• _Work to complete_
Please format the entries, from the line containing "Observationally, is (x=130, y=79)" through the end, as a Markdown table with two columns, Number and Text, giving each line a row number and skipping blank lines.
______________________________
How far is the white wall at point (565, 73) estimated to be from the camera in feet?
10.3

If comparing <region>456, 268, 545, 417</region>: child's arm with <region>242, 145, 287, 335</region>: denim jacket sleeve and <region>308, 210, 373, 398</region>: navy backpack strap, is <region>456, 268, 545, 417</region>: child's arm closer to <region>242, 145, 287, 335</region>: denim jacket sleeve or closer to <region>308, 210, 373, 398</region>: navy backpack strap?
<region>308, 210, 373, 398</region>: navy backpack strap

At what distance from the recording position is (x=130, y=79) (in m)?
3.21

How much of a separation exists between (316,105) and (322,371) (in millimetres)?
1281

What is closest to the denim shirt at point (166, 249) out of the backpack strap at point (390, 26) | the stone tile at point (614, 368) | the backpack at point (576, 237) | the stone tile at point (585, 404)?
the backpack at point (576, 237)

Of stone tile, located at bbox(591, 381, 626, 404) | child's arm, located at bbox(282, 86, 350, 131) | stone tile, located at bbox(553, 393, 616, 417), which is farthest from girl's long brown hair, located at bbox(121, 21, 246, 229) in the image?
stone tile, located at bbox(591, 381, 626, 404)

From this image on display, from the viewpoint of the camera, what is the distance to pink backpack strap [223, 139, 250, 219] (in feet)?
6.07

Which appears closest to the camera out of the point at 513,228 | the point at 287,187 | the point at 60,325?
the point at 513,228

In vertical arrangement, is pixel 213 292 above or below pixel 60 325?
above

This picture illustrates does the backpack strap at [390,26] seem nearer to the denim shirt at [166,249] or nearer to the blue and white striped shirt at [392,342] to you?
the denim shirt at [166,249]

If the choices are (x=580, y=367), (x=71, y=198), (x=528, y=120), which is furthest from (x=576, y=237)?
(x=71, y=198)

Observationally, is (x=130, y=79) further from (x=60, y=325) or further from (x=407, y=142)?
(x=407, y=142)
______________________________
• _Problem solution_
| Number | Text |
|---|---|
| 1 | Observationally, is (x=130, y=79) further from (x=60, y=325) or further from (x=407, y=142)? |
| 2 | (x=407, y=142) |